» **Aim of the exercise**
Below are the entries; return every line among them that holds the word "shows".

» **Study material**
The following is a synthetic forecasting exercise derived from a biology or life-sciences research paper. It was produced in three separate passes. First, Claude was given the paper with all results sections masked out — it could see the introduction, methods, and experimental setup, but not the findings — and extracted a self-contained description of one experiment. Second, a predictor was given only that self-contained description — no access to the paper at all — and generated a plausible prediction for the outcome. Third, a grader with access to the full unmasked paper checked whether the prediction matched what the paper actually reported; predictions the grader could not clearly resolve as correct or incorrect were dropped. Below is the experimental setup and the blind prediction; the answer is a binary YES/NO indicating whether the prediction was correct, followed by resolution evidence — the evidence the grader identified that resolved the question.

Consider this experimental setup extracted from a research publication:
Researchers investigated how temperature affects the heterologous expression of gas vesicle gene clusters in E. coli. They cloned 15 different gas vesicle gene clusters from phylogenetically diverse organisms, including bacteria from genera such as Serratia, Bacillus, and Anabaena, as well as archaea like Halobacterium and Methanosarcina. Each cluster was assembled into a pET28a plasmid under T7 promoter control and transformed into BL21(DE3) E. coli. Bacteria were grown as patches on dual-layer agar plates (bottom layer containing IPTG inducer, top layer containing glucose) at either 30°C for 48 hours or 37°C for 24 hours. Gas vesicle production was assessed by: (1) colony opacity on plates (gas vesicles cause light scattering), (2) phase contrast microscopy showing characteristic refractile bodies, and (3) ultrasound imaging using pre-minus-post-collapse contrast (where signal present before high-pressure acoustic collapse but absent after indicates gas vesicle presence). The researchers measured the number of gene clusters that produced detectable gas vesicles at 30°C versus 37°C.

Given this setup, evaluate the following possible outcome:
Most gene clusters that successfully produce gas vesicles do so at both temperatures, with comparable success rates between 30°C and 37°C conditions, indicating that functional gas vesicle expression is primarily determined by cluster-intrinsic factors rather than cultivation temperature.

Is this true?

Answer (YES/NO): NO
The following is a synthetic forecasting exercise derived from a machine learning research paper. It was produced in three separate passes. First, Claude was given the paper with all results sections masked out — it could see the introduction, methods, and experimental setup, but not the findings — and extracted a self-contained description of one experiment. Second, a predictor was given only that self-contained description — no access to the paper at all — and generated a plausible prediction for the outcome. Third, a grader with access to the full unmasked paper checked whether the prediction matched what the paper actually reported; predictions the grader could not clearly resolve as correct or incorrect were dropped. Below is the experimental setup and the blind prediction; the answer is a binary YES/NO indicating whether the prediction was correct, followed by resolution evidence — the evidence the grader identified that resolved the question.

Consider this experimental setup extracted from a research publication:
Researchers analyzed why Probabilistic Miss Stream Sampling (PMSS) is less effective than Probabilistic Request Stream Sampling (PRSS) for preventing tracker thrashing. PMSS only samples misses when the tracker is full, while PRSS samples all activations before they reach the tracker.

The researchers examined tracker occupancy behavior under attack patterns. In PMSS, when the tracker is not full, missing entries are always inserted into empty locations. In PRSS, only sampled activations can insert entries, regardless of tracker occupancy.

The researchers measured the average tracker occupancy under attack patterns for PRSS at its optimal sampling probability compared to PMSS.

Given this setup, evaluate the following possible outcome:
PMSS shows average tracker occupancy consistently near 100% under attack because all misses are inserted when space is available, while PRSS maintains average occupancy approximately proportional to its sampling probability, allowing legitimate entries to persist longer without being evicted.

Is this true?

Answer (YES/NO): NO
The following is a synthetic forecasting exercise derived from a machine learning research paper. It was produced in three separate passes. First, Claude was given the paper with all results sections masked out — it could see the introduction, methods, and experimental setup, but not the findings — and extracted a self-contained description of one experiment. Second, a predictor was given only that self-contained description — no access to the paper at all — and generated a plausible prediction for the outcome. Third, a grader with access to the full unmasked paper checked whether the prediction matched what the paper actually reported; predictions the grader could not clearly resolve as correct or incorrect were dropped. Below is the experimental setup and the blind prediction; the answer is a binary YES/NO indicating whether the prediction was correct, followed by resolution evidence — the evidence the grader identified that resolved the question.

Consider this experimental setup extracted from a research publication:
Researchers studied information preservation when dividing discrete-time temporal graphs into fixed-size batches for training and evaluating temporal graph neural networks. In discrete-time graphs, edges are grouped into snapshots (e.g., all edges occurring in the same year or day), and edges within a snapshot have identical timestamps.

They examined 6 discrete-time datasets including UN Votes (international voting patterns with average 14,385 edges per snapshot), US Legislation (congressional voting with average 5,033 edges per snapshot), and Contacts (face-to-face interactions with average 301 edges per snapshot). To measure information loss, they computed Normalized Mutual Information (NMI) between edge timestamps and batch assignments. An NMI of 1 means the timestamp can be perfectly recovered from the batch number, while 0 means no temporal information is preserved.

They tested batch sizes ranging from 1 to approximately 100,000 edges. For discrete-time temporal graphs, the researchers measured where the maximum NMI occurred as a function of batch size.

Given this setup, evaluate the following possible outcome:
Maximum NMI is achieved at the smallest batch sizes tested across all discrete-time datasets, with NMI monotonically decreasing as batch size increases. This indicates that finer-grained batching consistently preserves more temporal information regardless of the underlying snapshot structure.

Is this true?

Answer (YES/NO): NO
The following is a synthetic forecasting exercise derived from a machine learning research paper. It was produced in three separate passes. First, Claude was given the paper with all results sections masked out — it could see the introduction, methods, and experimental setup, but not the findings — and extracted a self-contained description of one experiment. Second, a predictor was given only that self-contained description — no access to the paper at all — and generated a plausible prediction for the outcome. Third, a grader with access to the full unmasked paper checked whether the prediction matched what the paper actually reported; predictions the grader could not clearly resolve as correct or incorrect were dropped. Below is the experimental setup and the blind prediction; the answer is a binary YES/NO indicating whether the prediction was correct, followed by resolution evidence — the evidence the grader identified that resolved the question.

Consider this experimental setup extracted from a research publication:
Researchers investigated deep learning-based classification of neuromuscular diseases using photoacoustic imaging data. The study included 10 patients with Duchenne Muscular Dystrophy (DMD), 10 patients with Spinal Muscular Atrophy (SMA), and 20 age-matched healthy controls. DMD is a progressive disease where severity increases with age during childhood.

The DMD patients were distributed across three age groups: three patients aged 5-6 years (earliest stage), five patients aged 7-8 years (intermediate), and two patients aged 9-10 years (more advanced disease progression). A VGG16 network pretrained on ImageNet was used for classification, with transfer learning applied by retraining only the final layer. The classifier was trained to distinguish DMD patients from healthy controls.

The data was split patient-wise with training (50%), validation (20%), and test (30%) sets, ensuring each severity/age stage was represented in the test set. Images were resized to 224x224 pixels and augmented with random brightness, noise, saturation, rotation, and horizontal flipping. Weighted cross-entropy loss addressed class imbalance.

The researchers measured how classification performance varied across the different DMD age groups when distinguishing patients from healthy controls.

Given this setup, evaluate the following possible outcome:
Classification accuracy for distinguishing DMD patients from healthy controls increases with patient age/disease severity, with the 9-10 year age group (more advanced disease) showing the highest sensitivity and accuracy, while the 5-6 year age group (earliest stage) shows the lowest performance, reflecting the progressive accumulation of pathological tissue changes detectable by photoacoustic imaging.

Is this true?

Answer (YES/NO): NO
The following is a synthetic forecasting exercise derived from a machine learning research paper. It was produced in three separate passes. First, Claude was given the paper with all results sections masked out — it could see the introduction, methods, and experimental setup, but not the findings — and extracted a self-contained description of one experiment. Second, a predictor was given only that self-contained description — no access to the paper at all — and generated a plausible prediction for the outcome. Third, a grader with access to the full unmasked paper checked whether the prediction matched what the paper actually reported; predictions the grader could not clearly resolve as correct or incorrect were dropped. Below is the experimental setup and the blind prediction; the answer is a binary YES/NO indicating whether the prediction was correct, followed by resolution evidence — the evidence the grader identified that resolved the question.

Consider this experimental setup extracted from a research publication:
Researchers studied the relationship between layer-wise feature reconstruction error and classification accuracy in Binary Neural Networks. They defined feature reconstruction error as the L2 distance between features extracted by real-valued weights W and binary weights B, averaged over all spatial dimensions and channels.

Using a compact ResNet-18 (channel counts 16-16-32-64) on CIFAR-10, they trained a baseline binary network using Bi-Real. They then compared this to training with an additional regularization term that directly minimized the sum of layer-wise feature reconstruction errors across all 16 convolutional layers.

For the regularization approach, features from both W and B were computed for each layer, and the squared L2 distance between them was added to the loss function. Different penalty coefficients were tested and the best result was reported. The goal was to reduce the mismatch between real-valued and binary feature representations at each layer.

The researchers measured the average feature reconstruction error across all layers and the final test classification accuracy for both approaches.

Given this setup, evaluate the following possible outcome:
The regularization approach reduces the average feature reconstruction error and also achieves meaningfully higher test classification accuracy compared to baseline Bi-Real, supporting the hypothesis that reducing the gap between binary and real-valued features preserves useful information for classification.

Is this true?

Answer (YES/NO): NO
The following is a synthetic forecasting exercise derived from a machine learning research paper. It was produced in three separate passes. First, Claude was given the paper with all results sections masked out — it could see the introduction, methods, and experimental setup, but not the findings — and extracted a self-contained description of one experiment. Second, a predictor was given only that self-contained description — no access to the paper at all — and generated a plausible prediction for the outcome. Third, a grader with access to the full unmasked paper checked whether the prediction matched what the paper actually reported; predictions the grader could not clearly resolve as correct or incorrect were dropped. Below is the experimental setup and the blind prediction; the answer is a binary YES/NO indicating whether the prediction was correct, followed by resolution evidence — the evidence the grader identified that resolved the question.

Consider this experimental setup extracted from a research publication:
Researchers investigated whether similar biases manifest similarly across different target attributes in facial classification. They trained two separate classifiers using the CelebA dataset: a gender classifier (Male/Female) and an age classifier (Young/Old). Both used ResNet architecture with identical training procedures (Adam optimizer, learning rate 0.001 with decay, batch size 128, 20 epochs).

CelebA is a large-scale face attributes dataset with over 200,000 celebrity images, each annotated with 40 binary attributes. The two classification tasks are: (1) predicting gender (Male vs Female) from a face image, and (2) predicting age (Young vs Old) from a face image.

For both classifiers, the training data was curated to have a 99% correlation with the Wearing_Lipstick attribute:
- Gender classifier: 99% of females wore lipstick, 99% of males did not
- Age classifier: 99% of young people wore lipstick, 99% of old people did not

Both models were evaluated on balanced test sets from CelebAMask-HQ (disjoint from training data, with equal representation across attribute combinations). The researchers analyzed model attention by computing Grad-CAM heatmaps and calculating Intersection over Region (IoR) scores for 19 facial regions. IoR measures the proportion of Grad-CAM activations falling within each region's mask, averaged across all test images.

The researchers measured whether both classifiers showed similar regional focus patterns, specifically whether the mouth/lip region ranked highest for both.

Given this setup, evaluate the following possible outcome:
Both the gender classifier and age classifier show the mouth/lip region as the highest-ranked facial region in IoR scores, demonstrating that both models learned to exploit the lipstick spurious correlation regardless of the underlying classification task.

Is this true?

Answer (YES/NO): YES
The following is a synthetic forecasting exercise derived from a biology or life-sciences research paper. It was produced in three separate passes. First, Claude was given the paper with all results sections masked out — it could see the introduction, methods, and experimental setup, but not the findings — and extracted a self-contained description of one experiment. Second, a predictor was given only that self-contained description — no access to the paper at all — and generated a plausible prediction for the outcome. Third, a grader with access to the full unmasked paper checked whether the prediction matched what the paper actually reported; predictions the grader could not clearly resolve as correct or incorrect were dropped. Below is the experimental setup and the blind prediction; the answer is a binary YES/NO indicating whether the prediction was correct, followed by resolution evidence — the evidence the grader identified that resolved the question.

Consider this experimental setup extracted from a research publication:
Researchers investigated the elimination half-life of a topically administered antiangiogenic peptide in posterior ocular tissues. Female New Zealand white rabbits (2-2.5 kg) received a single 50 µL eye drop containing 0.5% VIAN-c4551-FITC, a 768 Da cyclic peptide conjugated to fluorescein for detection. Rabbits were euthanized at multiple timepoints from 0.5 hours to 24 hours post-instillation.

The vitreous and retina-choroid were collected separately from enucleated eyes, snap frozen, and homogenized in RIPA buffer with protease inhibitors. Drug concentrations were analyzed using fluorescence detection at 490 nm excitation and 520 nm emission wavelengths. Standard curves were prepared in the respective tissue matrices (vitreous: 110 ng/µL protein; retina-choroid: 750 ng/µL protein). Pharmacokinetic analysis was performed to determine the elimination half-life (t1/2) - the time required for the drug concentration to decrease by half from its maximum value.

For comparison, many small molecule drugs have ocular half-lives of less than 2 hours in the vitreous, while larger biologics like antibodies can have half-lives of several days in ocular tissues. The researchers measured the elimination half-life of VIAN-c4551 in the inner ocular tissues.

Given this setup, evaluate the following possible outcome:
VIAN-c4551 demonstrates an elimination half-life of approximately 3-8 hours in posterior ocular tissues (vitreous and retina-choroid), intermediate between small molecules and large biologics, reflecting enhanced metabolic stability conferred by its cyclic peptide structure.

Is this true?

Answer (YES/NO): YES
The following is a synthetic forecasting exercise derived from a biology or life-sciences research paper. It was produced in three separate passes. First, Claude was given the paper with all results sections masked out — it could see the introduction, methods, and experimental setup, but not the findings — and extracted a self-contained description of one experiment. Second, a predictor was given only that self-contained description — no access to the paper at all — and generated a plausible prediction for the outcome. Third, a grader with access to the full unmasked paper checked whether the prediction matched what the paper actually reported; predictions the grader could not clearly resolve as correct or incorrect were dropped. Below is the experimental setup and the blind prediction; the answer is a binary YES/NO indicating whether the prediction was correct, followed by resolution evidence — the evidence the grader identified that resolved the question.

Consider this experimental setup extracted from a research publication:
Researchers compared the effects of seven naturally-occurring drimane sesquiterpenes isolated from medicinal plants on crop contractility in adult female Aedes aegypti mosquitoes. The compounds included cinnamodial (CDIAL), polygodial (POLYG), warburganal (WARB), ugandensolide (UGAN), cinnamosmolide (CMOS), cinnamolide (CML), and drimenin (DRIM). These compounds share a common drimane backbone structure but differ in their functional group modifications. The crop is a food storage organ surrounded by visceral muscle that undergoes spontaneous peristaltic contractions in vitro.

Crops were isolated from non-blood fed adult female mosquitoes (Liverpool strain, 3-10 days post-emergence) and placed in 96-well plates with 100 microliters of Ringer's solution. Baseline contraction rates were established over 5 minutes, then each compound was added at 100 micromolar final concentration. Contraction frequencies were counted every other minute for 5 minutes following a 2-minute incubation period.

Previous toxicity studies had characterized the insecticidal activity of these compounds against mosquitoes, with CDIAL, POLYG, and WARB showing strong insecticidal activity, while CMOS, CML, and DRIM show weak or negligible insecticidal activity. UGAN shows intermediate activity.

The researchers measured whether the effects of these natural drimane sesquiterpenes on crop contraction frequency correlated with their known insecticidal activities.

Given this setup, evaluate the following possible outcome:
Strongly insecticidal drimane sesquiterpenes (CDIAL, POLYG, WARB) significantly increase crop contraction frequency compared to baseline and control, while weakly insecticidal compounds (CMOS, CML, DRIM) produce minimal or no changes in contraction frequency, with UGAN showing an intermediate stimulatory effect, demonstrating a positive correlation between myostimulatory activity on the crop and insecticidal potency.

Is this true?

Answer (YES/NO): NO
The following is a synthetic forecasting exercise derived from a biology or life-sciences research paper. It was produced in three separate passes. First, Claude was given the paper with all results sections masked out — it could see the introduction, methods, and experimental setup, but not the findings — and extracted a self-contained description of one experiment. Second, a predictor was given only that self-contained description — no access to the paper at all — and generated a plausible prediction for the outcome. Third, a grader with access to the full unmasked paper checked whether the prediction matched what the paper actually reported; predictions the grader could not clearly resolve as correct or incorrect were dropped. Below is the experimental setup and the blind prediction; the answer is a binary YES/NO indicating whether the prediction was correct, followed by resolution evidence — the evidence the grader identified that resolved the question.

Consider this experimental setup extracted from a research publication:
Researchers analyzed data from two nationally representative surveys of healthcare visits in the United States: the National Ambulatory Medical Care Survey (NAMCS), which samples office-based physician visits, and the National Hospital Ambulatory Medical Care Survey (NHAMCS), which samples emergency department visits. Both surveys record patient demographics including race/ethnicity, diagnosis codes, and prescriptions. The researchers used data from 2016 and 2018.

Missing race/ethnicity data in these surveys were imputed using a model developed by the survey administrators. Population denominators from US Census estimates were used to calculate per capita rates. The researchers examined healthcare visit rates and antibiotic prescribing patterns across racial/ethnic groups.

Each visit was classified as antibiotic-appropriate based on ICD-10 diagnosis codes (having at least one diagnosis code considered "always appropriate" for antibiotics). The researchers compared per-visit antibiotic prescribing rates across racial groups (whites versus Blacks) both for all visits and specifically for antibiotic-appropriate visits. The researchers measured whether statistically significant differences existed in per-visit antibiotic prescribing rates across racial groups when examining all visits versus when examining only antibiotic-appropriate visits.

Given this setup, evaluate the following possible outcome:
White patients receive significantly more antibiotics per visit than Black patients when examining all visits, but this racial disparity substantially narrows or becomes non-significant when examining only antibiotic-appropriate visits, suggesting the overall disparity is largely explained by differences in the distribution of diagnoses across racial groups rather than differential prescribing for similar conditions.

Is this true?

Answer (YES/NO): NO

» **Expected answer**
PMSS shows average tracker occupancy consistently near 100% under attack because all misses are inserted when space is available, while PRSS maintains average occupancy approximately proportional to its sampling probability, allowing legitimate entries to persist longer without being evicted.
Classification accuracy for distinguishing DMD patients from healthy controls increases with patient age/disease severity, with the 9-10 year age group (more advanced disease) showing the highest sensitivity and accuracy, while the 5-6 year age group (earliest stage) shows the lowest performance, reflecting the progressive accumulation of pathological tissue changes detectable by photoacoustic imaging.
Previous toxicity studies had characterized the insecticidal activity of these compounds against mosquitoes, with CDIAL, POLYG, and WARB showing strong insecticidal activity, while CMOS, CML, and DRIM show weak or negligible insecticidal activity. UGAN shows intermediate activity.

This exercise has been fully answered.